EXTRACTED MATERIAL: Begin
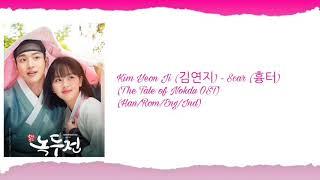 Lirik dan terjemahan Kim Yeon Ji (김연지) - Scar (흉터) (The Tale of Nokdu OST)Han/Rom/Eng/Ind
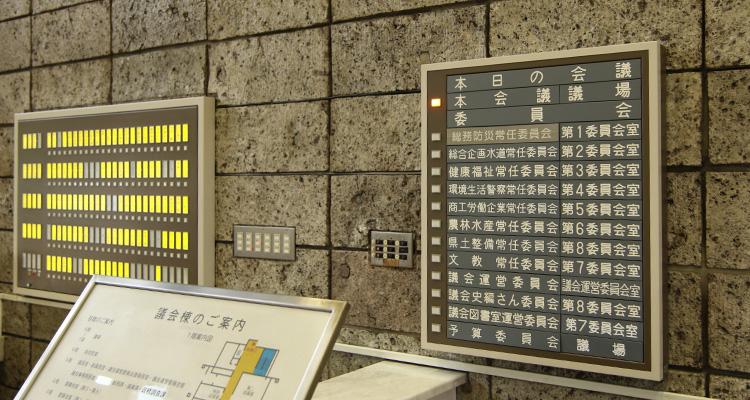 千葉県議会9月定例県議会の日程が変更となりました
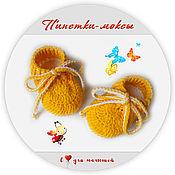 Работы для детей, handmade. Livemaster - original item Moxa yellow booties, knitted booties, booties moccasins. Handmade.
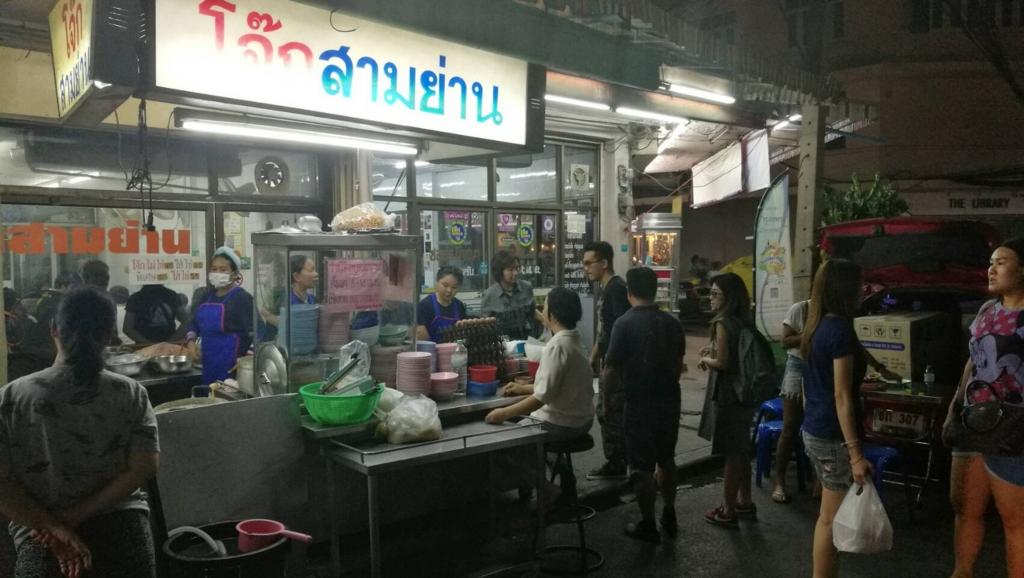 f:id:bangkoklife:20170320153414j:plain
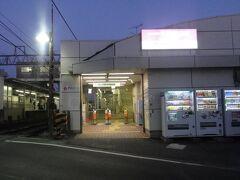 早朝の「松戸新田」駅。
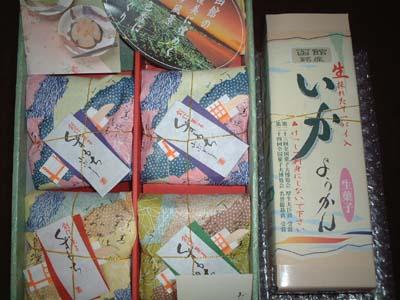 函館土産1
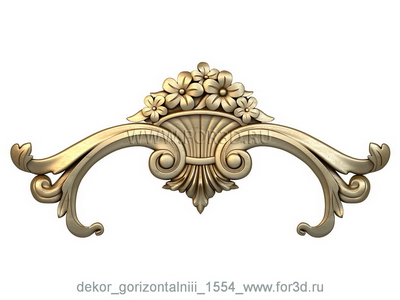 Decor horizontal 1554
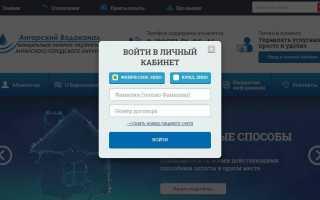 Официальный сайт Ангарского водоканала: передача показаний счетчика, личный кабинет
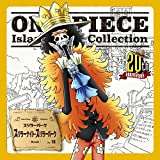 ONE PIECE Island Song Collection スリラーバーク「スリラーナイト・スリラーバーク」 / ブルック(チョー)
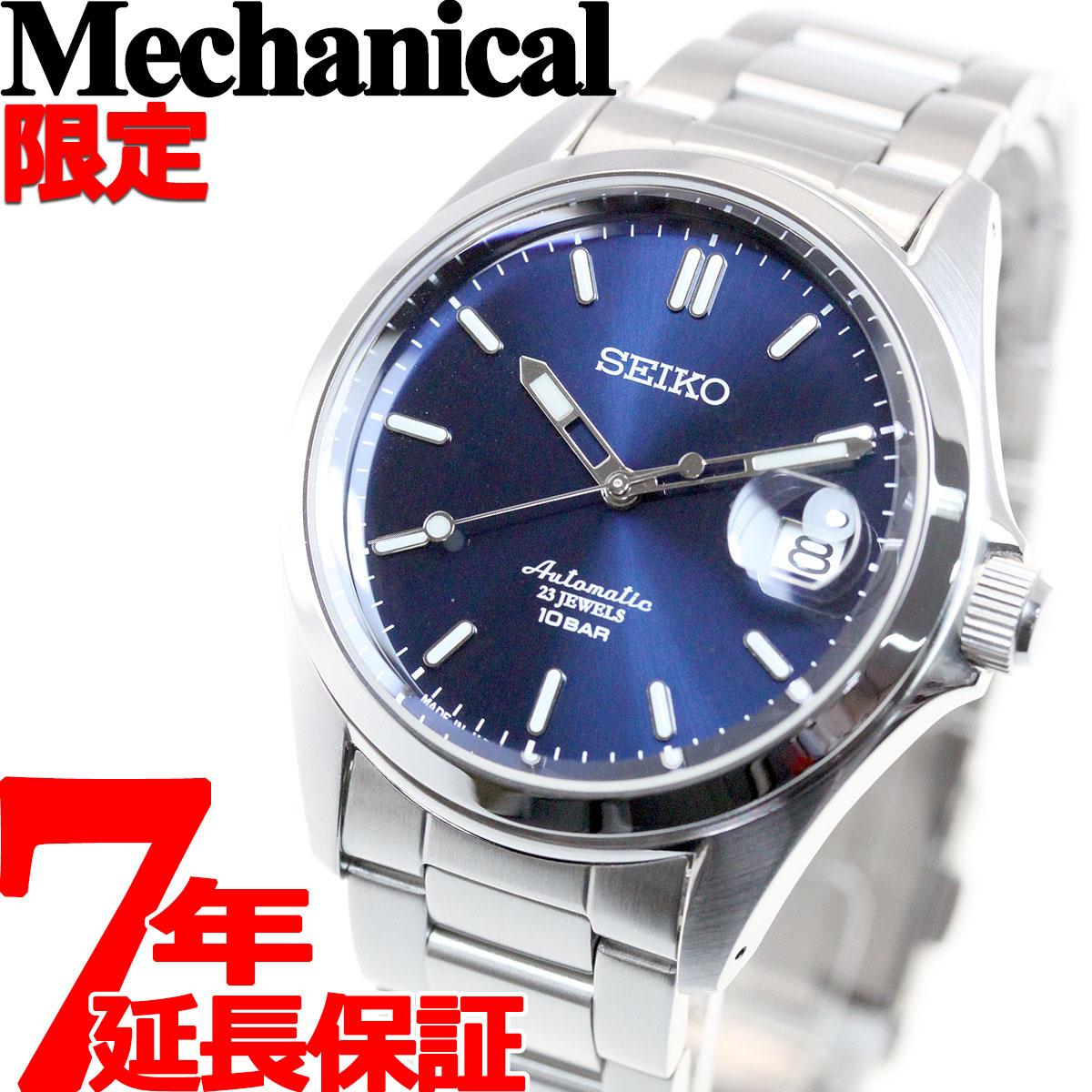腕時計, メンズ腕時計 22101OFF3526959 SEIKO Mechanical SZSB0162020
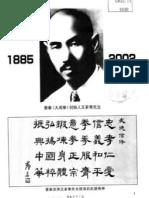 Yiquan Quanxue.Wang Xiangzhai+
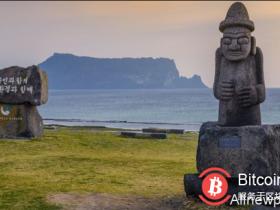 【蜗牛扑克】禁令下的尝试——韩国济州岛欲打造成为本国的ICO自由区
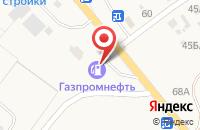 Схема проезда до компании Газпромнефть-Новосибирск в Колывани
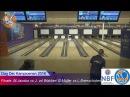 NBF Dag der Kampioenen 2016 Finale
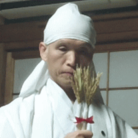 昌原容成(神道/日本語/日本文化) ( akehara )
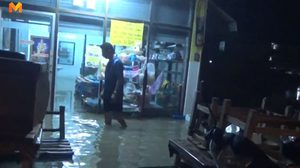 น้ำท่วมขังหลายชุมชนรอบ ม.แม่โจ้ ทำนักศึกษาเดือดร้อนหนัก หลังฝนถล่มต่อเนื่อง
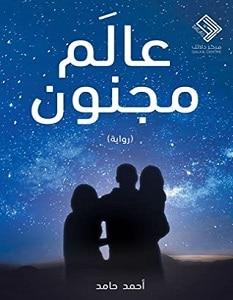 تحميل رواية عالم مجنون pdf – أحمد حامد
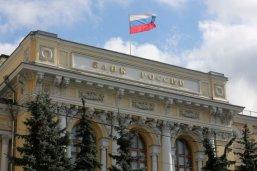 банковской системе России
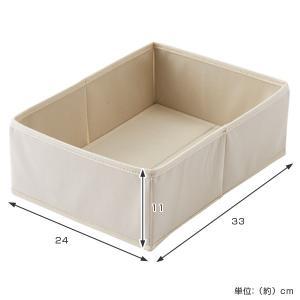 仕切りケース プロフィックス せいとんボックス L 幅24cm アイボリー ( チェスト用 引き出し 収納ケース )|livingut|03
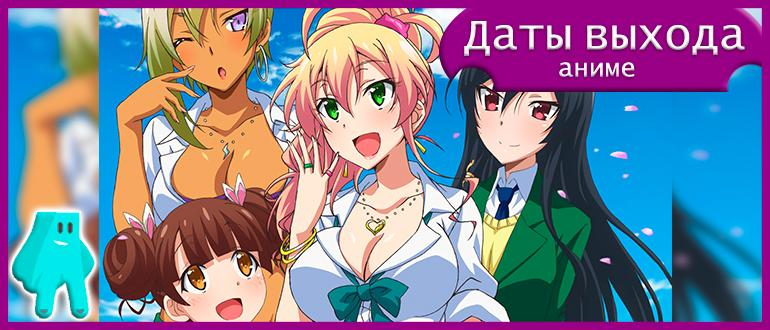 Моя-первая-гяру-аниме-2-сезон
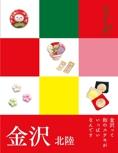 ココミル 金沢 北陸(2017年版)
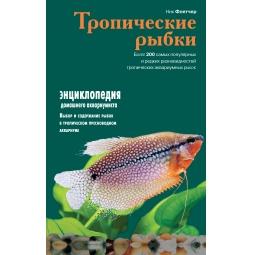 Купить Тропические рыбки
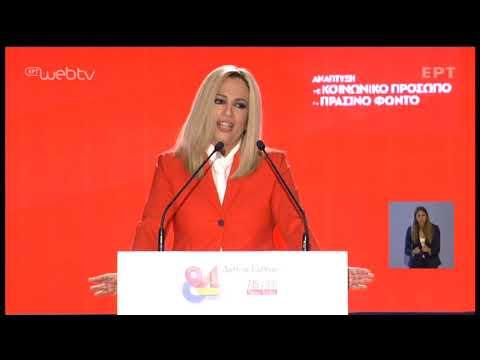 84η ΔΕΘ – Η ομιλία της Προέδρου του Κινήματος Αλλαγής στην 84η ΔΕΘ | 09/09/2019 | ΕΡΤ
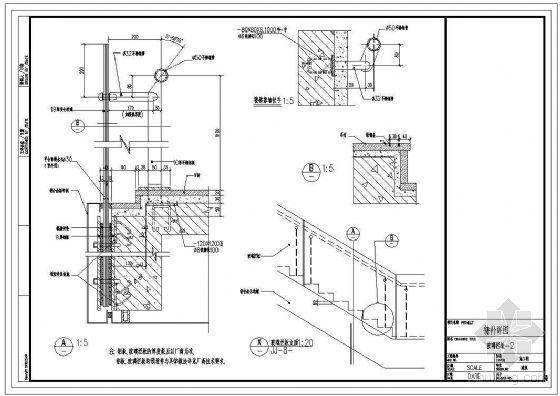 某南方设计院栏杆图集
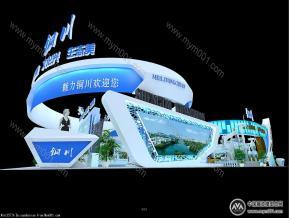 铜川展览模模型图片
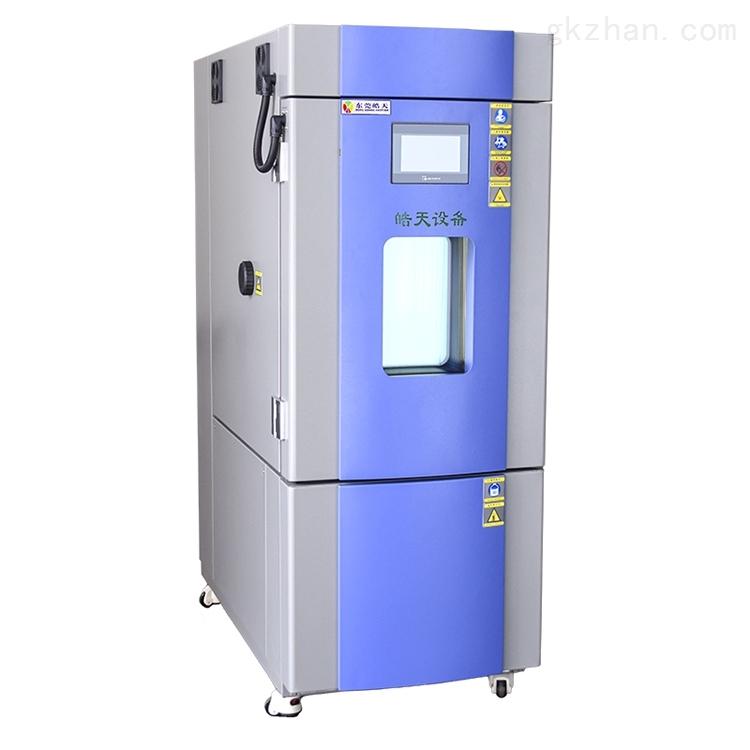 可靠性恒温恒湿箱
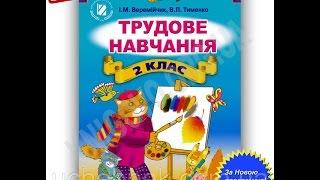 Підручник Трудове навчання 2 клас Нова програма Веремійчик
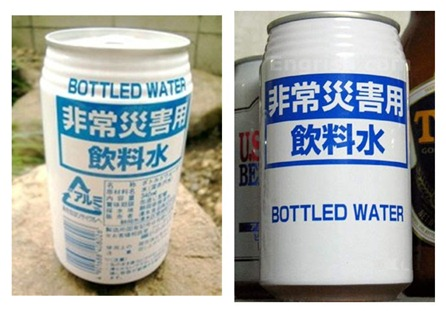canned-bottled-water
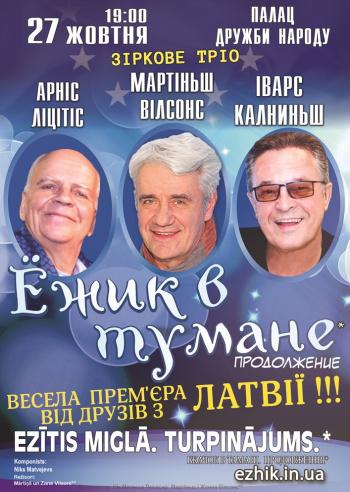 спектакль Ежик в Тумане в Черкассах - 1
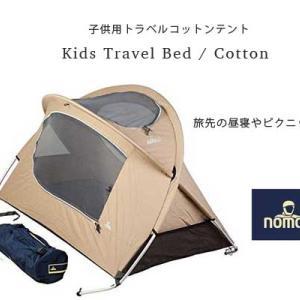 外遊び好きファミリーにオススメ「オランダ発 Kids Travel Bed コットンテント」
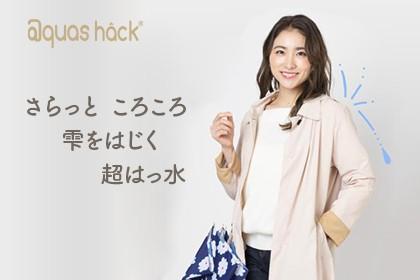 超はっ水(aquas-hack)レインウェア/傘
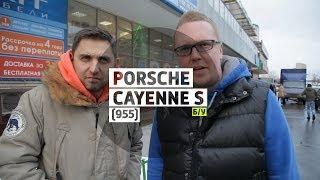 Porsche Cayenne S (955) - Большой тест-драйв (б/у) / Big Test Drive - Порше Кайен Эс 955(Подкаст «Большой тест-драйв» - https://itun.es/ru/UdTgS.c Сайт: http://btdrive.ru/ | Twitter: http://twitter.com/bigtestdrive | G+: http://google.com/+stillavinpro..., 2013-12-15T18:02:28.000Z)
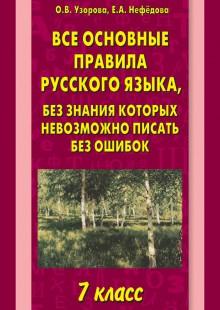 Обложка книги  - Все основные правила русского языка, без знания которых невозможно писать без ошибок. 7 класс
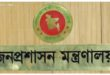 Ministry Of Public Administration Job Circular 2020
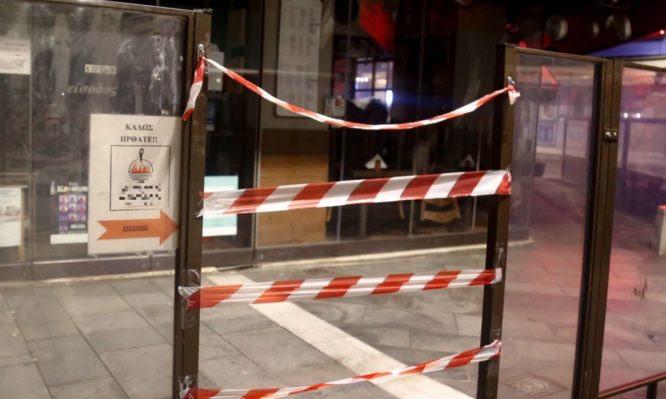 Κορονοϊός: Η μαραθώνια κρίσιμη συνεδρίαση των λοιμωξιολόγων για τα νέα μέτρα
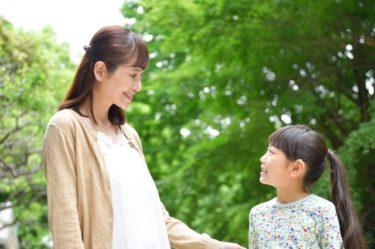 コロナの自粛時間「おうち英語」のススメ。まずは親子で英語を使ってみよう!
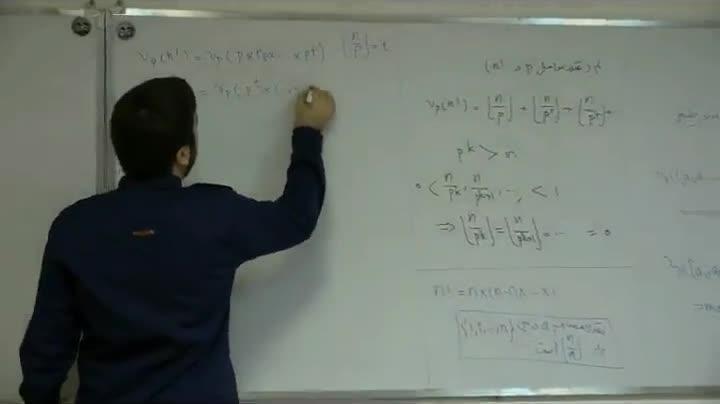 نظریه اعداد - آمادگی مرحله ۲ - جلسه سیزدهم - شفایی - عوامل اول در یک عدد طبیعی 3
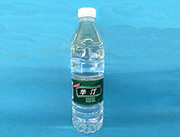 �A汀�用水
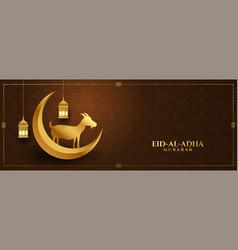 Islamic eid al adha mubarak concept banner vector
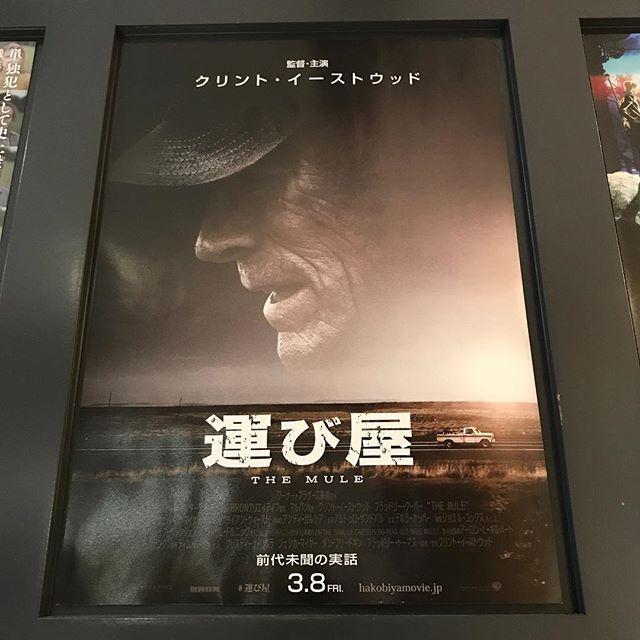 【優待映画】運び屋を鑑賞@ヒューマントラストシネマ渋谷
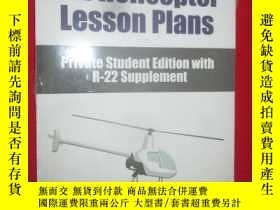 二手書博民逛書店CFI罕見Helicopter Lesson Plans: Pr
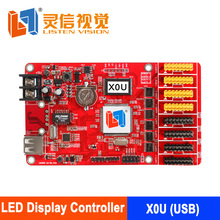 wholesale usb and rs232 serial port controller
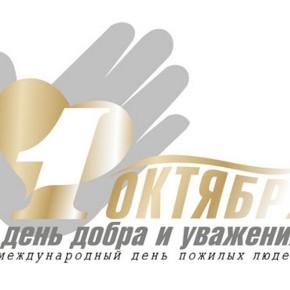 1 октября - День добра и уважения Международный День пожилого человека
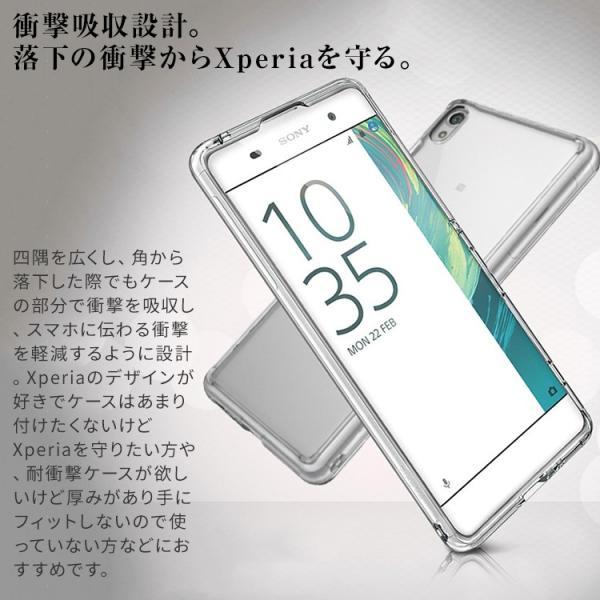 Xperia X Performance SO-04H SOV33 耐衝撃TPUケース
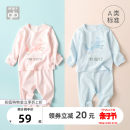 Underwear set 59cm 66cm 73cm 80cm 90cm 100cm 110cm 120cm 130cm 140cm 150cm Cotton 100% cotton Goodbaby / good boy spring and autumn neutral Class A Home Autumn of 2019 leisure time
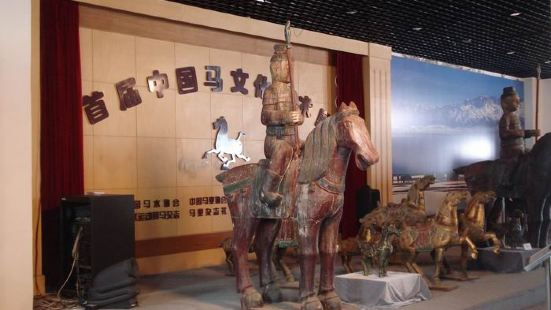Museum of Horse Culture in China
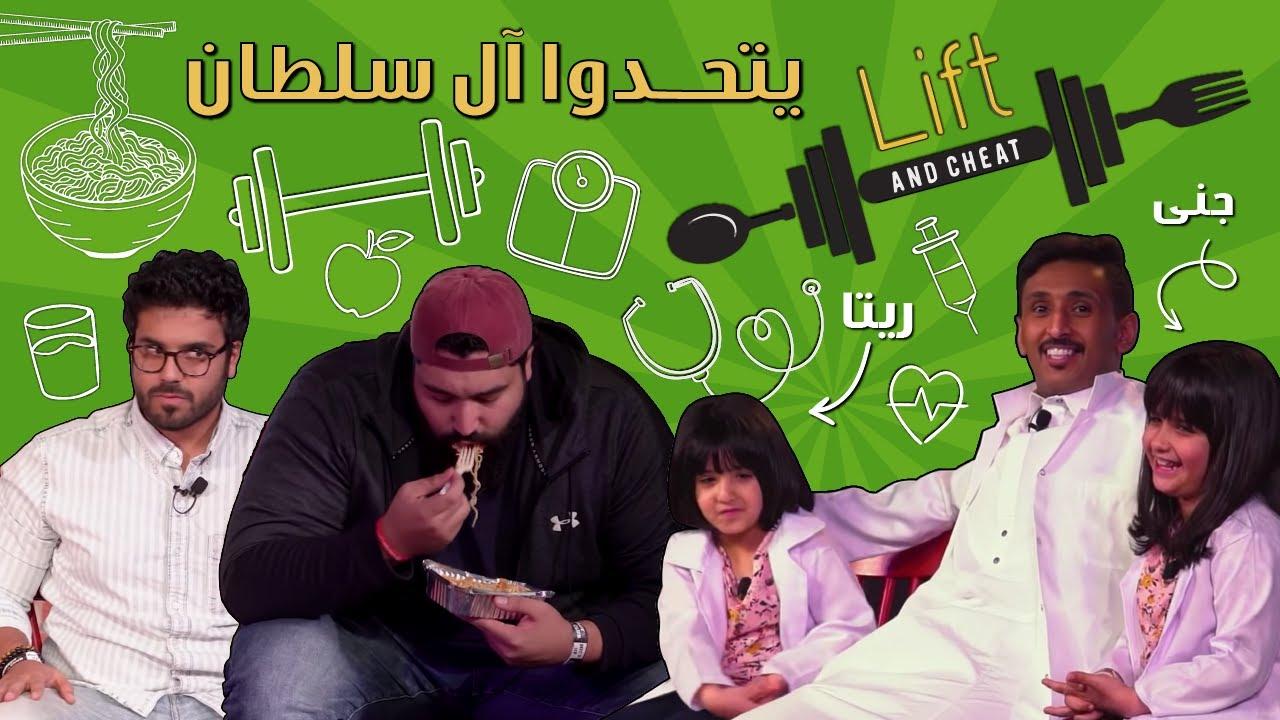 ثلوثية محمد السلطان-207-(جنى وريتا-ليفت اند شيت)#الكوميدي_كلوب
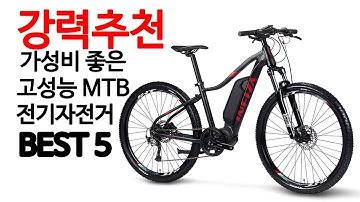 강력추천 가성비 좋은 고성능 MTB 전기자전거 BEST 5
EXTRACTED MATERIAL: End
Repeat only what lies between the start of the data and the end of the line containing "Моя-первая-гяру-аниме-2-сезон", exactly, with pictures left out.

 Lirik dan terjemahan Kim Yeon Ji (김연지) - Scar (흉터) (The Tale of Nokdu OST)Han/Rom/Eng/Ind
 千葉県議会9月定例県議会の日程が変更となりました
 Работы для детей, handmade. Livemaster - original item Moxa yellow booties, knitted booties, booties moccasins. Handmade.
 f:id:bangkoklife:20170320153414j:plain
 早朝の「松戸新田」駅。
 函館土産1
 Decor horizontal 1554
 Официальный сайт Ангарского водоканала: передача показаний счетчика, личный кабинет
 ONE PIECE Island Song Collection スリラーバーク「スリラーナイト・スリラーバーク」 / ブルック(チョー)
腕時計, メンズ腕時計 22101OFF3526959 SEIKO Mechanical SZSB0162020
 Yiquan Quanxue.Wang Xiangzhai+
 【蜗牛扑克】禁令下的尝试——韩国济州岛欲打造成为本国的ICO自由区
 Схема проезда до компании Газпромнефть-Новосибирск в Колывани
 NBF Dag der Kampioenen 2016 Finale
 昌原容成(神道/日本語/日本文化) ( akehara )
 น้ำท่วมขังหลายชุมชนรอบ ม.แม่โจ้ ทำนักศึกษาเดือดร้อนหนัก หลังฝนถล่มต่อเนื่อง
 تحميل رواية عالم مجنون pdf – أحمد حامد
 банковской системе России
 仕切りケース プロフィックス せいとんボックス L 幅24cm アイボリー ( チェスト用 引き出し 収納ケース )|livingut|03
 Моя-первая-гяру-аниме-2-сезон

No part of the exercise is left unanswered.